Dalam fiqih munakahat, dikenal ada ajaran tentang kufu atau kafa’ah, yaitu kesesuaian antara calon pengantin laki-laki dan calon pengantin perempuan. Namun tidak ada ketentuan detail soal kufu atau kafa’ah yang mengharuskan kesetaraan dalam sisi sosial ekonomi antara calon pengantin lelaki dan perempuan. Misalnya, lelaki kaya raya harus mendapatkan perempuan kaya raya. Atau lelaki tidak mampu harus mendapatkan perempuan tidak mampu. Tidak ada keharusan seperti itu.

Oleh karena itu, secara pandangan agama, tidak ada halangan bagi lelaki dan perempuan yang memiliki perbedaan tingkat sosial ekonomi untuk menikah.
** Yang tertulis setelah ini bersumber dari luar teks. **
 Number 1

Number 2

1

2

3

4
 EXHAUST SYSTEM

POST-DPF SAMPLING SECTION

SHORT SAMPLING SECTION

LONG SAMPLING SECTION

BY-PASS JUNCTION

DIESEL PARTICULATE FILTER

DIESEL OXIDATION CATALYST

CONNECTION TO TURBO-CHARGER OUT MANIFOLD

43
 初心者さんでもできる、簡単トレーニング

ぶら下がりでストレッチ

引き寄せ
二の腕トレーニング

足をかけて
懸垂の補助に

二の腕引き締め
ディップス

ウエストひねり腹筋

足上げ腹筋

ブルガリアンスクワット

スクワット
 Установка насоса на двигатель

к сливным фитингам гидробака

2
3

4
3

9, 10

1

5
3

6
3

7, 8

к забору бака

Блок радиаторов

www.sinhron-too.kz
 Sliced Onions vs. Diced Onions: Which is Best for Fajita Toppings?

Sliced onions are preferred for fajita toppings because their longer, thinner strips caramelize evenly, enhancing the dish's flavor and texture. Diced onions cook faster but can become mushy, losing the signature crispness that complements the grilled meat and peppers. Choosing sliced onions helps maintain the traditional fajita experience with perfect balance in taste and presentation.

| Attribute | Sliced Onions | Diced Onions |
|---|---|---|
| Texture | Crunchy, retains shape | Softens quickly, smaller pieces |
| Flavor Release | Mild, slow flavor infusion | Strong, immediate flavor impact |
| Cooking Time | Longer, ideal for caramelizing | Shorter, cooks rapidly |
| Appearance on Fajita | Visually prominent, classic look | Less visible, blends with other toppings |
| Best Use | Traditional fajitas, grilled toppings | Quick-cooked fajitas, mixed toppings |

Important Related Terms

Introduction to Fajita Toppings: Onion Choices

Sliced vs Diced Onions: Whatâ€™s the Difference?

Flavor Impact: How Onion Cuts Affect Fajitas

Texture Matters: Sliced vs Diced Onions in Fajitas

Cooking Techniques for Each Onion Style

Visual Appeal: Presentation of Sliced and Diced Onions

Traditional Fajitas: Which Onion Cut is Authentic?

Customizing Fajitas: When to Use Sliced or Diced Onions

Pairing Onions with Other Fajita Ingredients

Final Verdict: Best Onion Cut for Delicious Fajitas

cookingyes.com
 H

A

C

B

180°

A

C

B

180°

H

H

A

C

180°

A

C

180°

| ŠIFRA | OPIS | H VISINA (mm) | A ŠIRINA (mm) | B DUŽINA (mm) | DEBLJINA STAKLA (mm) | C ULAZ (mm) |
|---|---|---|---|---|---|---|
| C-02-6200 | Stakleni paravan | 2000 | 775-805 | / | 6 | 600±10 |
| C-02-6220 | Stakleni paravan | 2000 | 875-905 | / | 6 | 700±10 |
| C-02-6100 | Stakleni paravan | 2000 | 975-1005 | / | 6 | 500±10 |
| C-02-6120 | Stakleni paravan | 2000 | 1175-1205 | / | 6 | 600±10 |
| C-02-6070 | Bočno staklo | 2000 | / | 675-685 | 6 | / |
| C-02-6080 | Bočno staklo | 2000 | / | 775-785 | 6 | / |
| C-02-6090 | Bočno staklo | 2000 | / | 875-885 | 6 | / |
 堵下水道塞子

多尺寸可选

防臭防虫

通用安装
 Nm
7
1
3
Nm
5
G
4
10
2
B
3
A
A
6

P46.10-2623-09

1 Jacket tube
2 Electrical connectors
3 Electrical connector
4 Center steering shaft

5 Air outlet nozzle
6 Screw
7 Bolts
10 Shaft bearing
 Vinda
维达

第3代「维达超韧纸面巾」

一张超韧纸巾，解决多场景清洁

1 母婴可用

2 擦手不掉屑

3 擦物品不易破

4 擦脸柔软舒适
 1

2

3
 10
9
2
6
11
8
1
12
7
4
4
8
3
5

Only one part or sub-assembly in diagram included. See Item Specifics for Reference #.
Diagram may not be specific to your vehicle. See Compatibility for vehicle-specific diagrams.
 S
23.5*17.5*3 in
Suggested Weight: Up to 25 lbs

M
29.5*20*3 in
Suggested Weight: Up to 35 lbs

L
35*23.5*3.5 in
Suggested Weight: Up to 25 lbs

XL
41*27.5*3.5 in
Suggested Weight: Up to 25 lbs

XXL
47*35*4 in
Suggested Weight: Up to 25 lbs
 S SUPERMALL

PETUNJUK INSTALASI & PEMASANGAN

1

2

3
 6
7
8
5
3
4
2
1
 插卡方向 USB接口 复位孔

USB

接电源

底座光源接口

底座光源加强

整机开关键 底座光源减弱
Kerelaan dan kesediaan kedua belah pihak atas realitas adanya perbedaan itu, menjadi sangat penting sebelum mereka memutuskan menikah. Sehingga dari awal proses, kedua belah pihak sudah mengetahui realitas adanya perbedaan yang mencolok tersebut. Saat memutuskan untuk menikah, sudah mengerti konsekuensi yang akan muncul di kelak kemudian hari.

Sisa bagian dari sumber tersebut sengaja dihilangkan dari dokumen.